== ACTIVITY ==
Print exactly the first lines of the records. Stop after the line containing "scientific name: Cervus elaphus", and leave every picture out.

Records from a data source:
=== Section Start ===

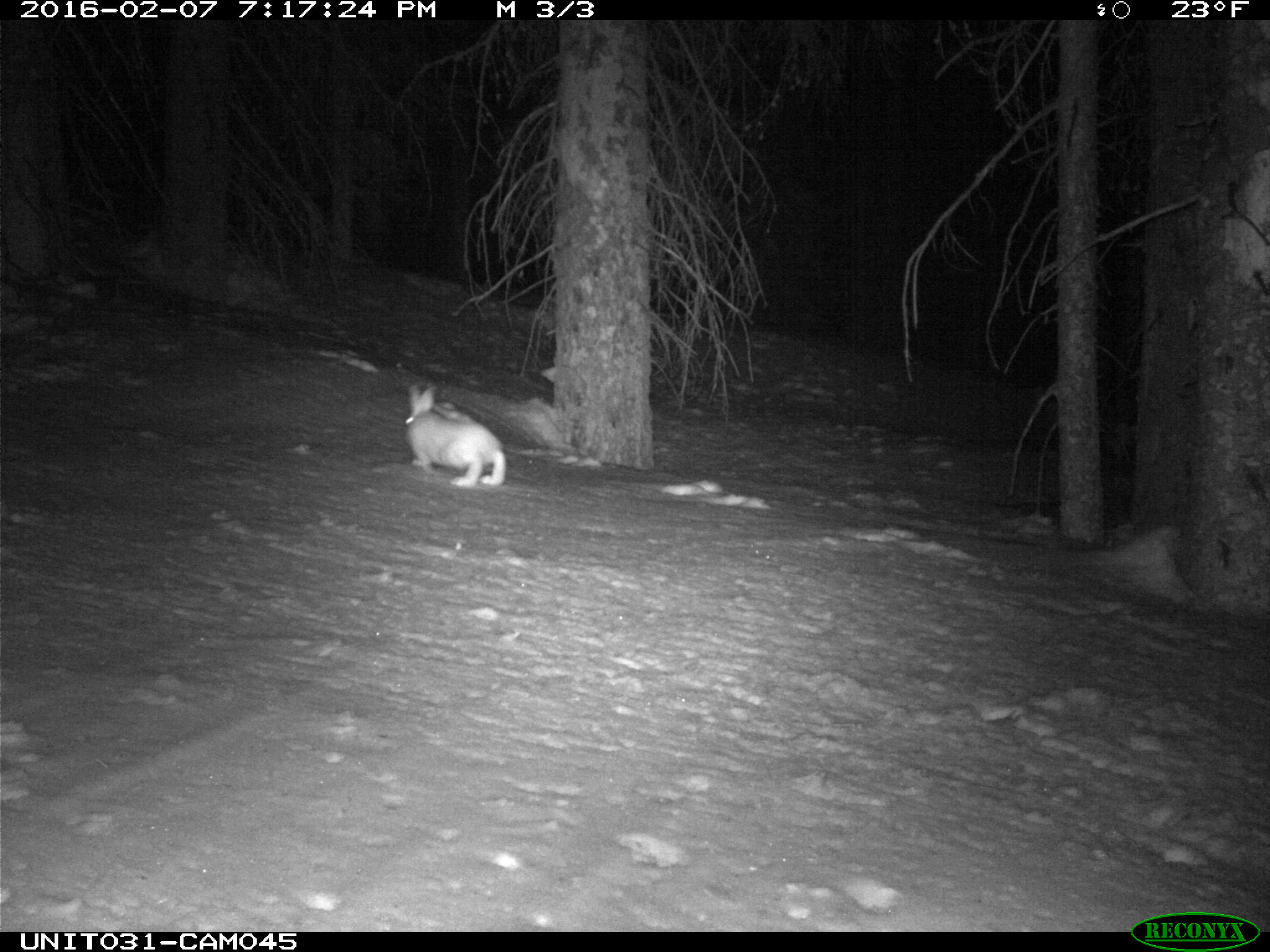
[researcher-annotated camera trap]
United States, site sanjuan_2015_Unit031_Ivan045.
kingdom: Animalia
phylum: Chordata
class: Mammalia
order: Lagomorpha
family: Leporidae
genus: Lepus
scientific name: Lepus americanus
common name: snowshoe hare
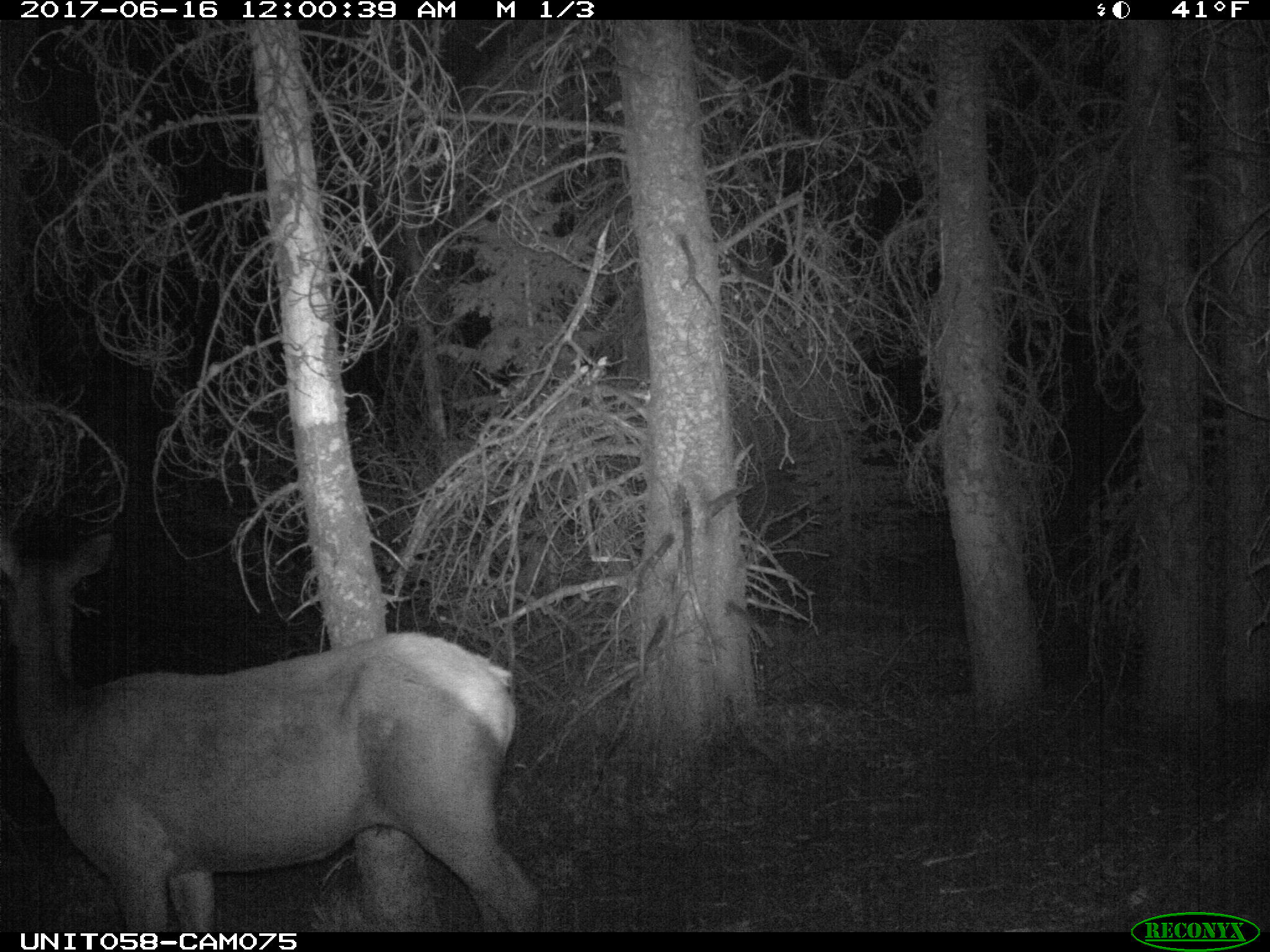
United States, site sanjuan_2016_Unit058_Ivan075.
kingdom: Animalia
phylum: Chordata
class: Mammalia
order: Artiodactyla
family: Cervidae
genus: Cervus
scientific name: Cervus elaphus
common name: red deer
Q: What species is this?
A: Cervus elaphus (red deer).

=== Section End ===

== SOLVED EXERCISE ==
[researcher-annotated camera trap]
United States, site sanjuan_2015_Unit031_Ivan045.
kingdom: Animalia
phylum: Chordata
class: Mammalia
order: Lagomorpha
family: Leporidae
genus: Lepus
scientific name: Lepus americanus
common name: snowshoe hare
United States, site sanjuan_2016_Unit058_Ivan075.
kingdom: Animalia
phylum: Chordata
class: Mammalia
order: Artiodactyla
family: Cervidae
genus: Cervus
scientific name: Cervus elaphus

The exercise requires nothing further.